Length of rental (LOR) was also mentioned, which is now 17.4 and the first year-over-year increase since 2020, and supply chain delays were also mentioned as factors among those that continue to drive costs up.
And the “new normal” includes use of telematics in usage-based insurance (UBI) for rate setting as well as artificial intelligence (AI)-generated and photo-based claims.
“There is a Great Rebalancing underway as each of the major stakeholders scrambles to adjust to the new normal,” ITL wrote. “The critical question is whether they can adapt quickly enough to forestall what could be a major consumer- and investor-led disruption.

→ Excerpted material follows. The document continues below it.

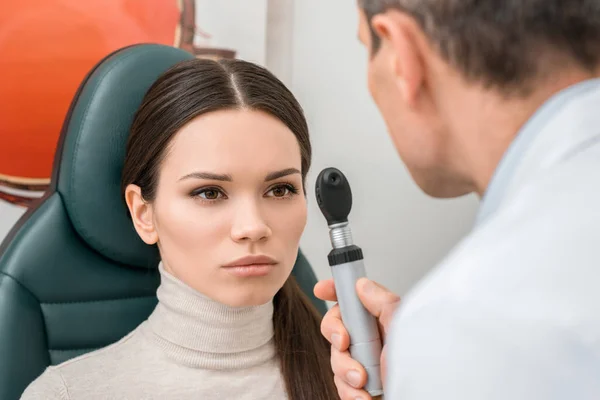 Selective focus of young woman getting eye test by oculist in clinic — Stock Photo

“A consumer groundswell of resistance to further auto insurance price increases could lead to broader market interference by state or federal regulators, who have the power to influence rates (much as is playing out now for auto in California and recently for property insurance in Florida).”
ITL further predicts there will be more consolidation of auto insurers and collision repair shops. The latter will lead the largest MSOs to further gain favor by carriers, “likely exceed negotiating parity with auto insurers and extract better commercial terms to cover their rising costs, thus adding pressure on auto insurers’ results.”
A new report from the Insurance Research Council (IRC) says auto claim severity rose beginning in the mid-2010s, and skyrocketed between 2020 and 2022, especially for vehicle damage claims — due in part to enormous inflationary pressures on replacement parts and auto body repair labor costs. During that same timeframe, claim frequency plummeted.
Claim frequency for both physical damage liability and bodily injury claims declined more than 2% annualized over the 21-year period from 2002 to 2022, the IRC found.
“During the first half of the study period, the combination of declining frequency and increasing severity left average loss costs relatively unchanged,” said Dale Porfilio, IRC’s president and Insurance Information Institute (Triple-I) chief insurance officer.
“However, as claim frequency leveled off and claim severity accelerated, the average payment per insured vehicle for most coverages began to climb steadily until the 2020 drop due to COVID-19. By 2022, average loss costs for nearly every coverage had surpassed the 2019 level.”
Other key findings of the IRC report include:
- “Claim Frequency: Long-term declines in auto claim frequency spurred by safety innovation leveled off in the mid-2000s and the number of claims per insured vehicles generally stayed within a narrow range through 2019. Claim frequency plummeted during the COVID pandemic and remained below pre-pandemic levels in 2022;
- “Claim Severity: The average payment per claim for most coverages increased steadily over the study period, with both physical damage (PD) and bodily injury (BI) claims growing more than 4.5% annualized; and
- “Average Loss Costs: The average payment per insured vehicle increased more than 2.25% for both BI and PD claims over the study period as increased severity more than offset declining frequency.”
Data sources for the report included the National Association of Insurance Commissioners and the Fast Track Monitoring System.